Infatti la sua grande ambizione era che il fruitore delle sue opere si sentisse come proiettato in un sogno. In un’intervista dichiarò che voleva “dipingere il sogno”. Dopo qualche anno, nel 1972, organizzò la sua prima grande mostra in Polonia. Ma non si presentò alla presentazione della mostra, forse come gesto simbolico. Per Beksinski l’arte bastava a se stessa, tanto che non dava nemmeno titoli alle sue opere. Beksinski

Il riconoscimento nazionale ci fu tardi, ma ci fu: nel 1975 fu definito da una commissione “Miglior artista dei primi trent’anni della Repubblica Polacca”

Le ultime tragedie

Dopo la morte della moglie nel 1988 e il suicidio del figlio, avvenuto nel 1999, si chiuse in se stesso, dedicandosi alla computer grafica. Decise, dopo la morte del figlio, di dipingere le copertine degli album della band The legendary pink dotsdella quale suo figlio era fan.
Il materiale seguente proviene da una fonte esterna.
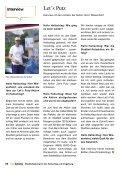 hallo _hallschlag_rz.indd - Zukunft Hallschlag - Seite 6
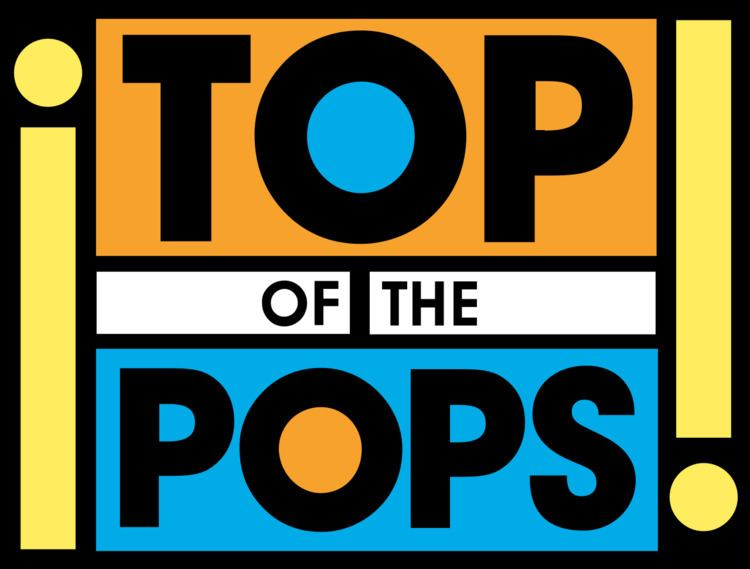 Top of the Pops Top of the Pops Wikipedia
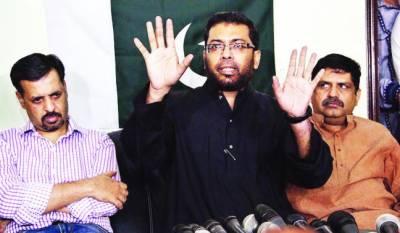 سندھ اسمبلی سے مستعفی ہونے کا اعلان، ڈاکٹر صغیر بھی مصطفی کمال کے ساتھی بن گئے، ثبوت مانگنے والے پہلے سے موجود شواہد پر کام کریں: سابق ناظم کراچی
Morì assassinato dal figlio del suo maggiordomo nel 2005, per un prestito che non aveva voluto concedere al ragazzo. Bsksinski

Quest’anno, nel decennale della sua morte, a Cracovia è aperto un museo dedicato a lui, curato dal collezionista Piotr Dmochowski.

La sua arte continua a vivere e continua a bastare a se stessa, regalando un mondo spettrale, angoscioso e gotico, ma pur sempre un mondo da esplorare col cuore nudo e con la guardia abbassata, per affrontare apertamente le proprie fragilità.